SUPPLIED DATA
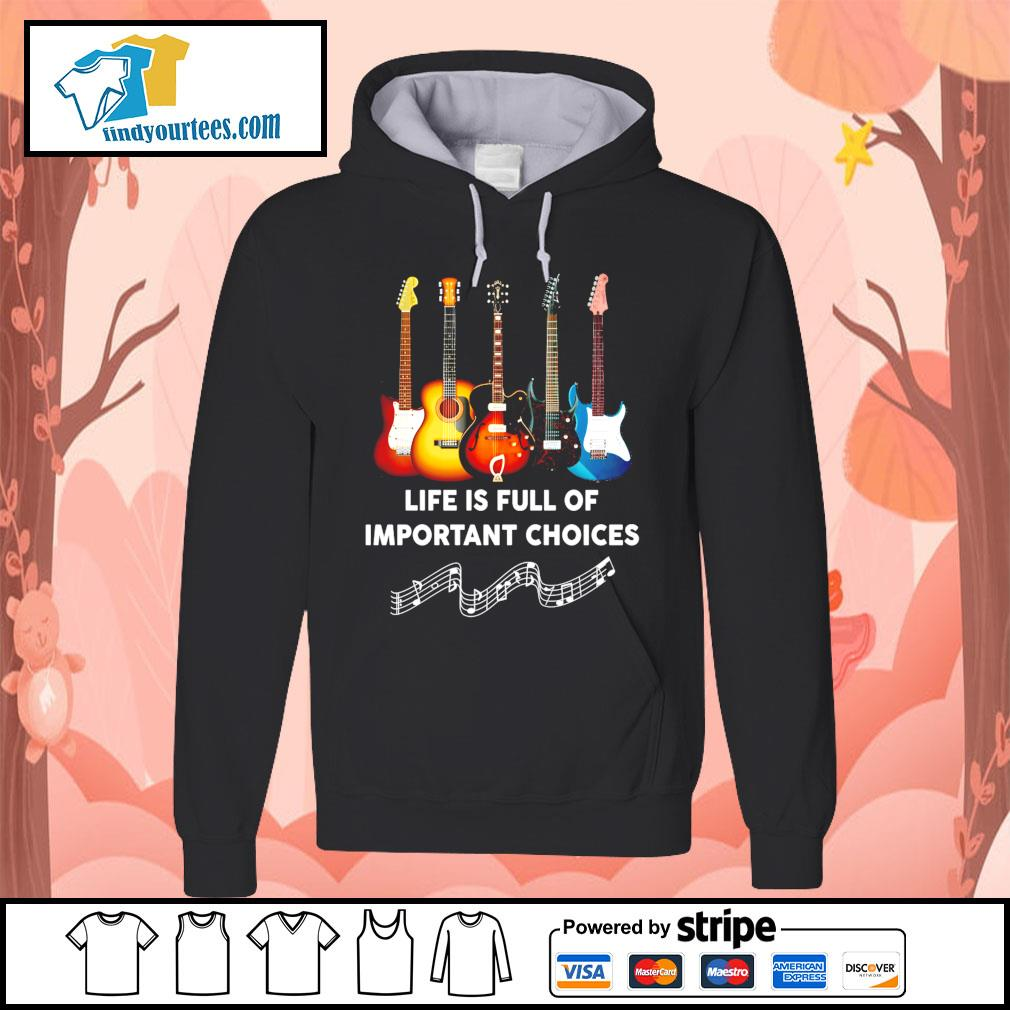 Guitar life is full of important choices s Hoodie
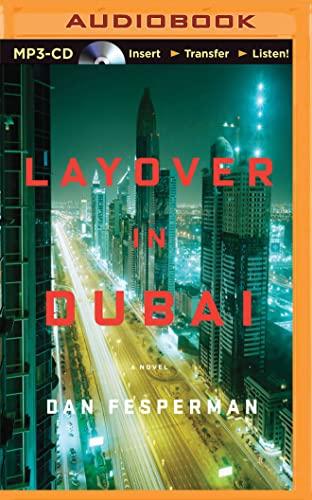 9781501280788: Layover in Dubai: A Novel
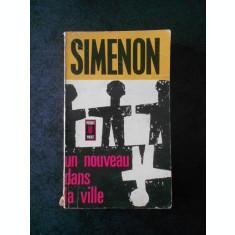 GEORGES SIMENON - UN NOUVEAU DANS LA VILLE (limba franceza)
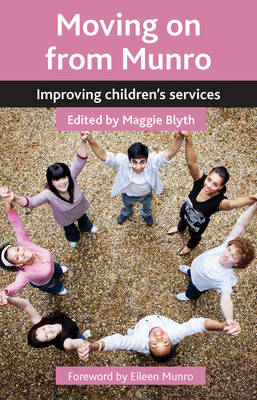 Moving on from Munro: Improving children's services (Paperback)
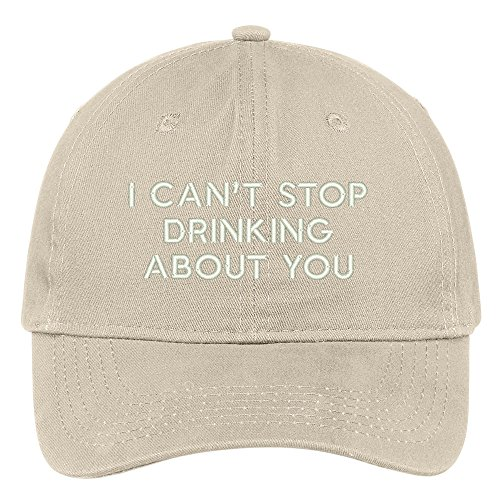 i-cant-stop-drinking-about-you-embroidered-brushed-cotton-adjustable-cap-dad-hat-stone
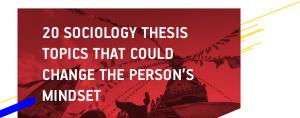 Sociology Thesis Topics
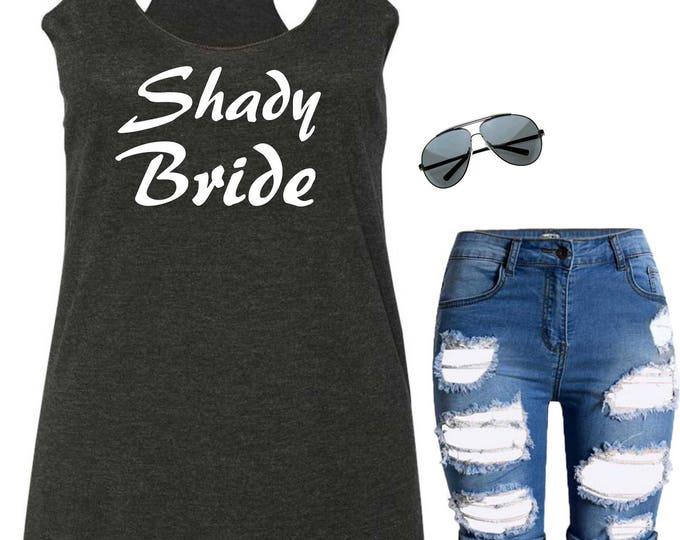 Shady Bride Tank Top, Funny Bachelorette Party Shirts , Bridesmaid Tank Tops , Drinking Shirts , Bridal Party Tees , Bridesmaid tees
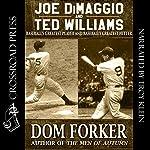 Joe DiMaggio and Ted Williams: Baseball's Greatest Player and Baseball's Greatest Hitter   Dom Forker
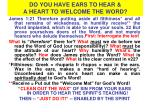 do you have ears to hear a heart to welcome the word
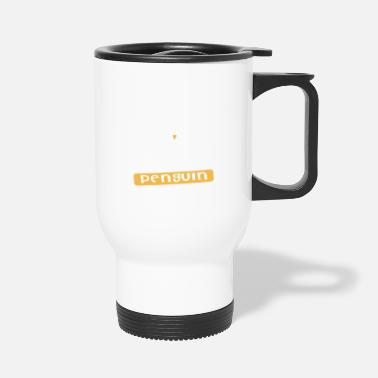 Yourself Be Yourself Unless You Can Be A Penguin T Shirt - Travel Mug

PROBLEM DETAILS
The required result is the entries above, printed exactly from the first line through the line with "Sociology Thesis Topics", pictures excluded.

PROBLEM SOLUTION
 Guitar life is full of important choices s Hoodie
 9781501280788: Layover in Dubai: A Novel
 GEORGES SIMENON - UN NOUVEAU DANS LA VILLE (limba franceza)
 Moving on from Munro: Improving children's services (Paperback)
 i-cant-stop-drinking-about-you-embroidered-brushed-cotton-adjustable-cap-dad-hat-stone
 Sociology Thesis Topics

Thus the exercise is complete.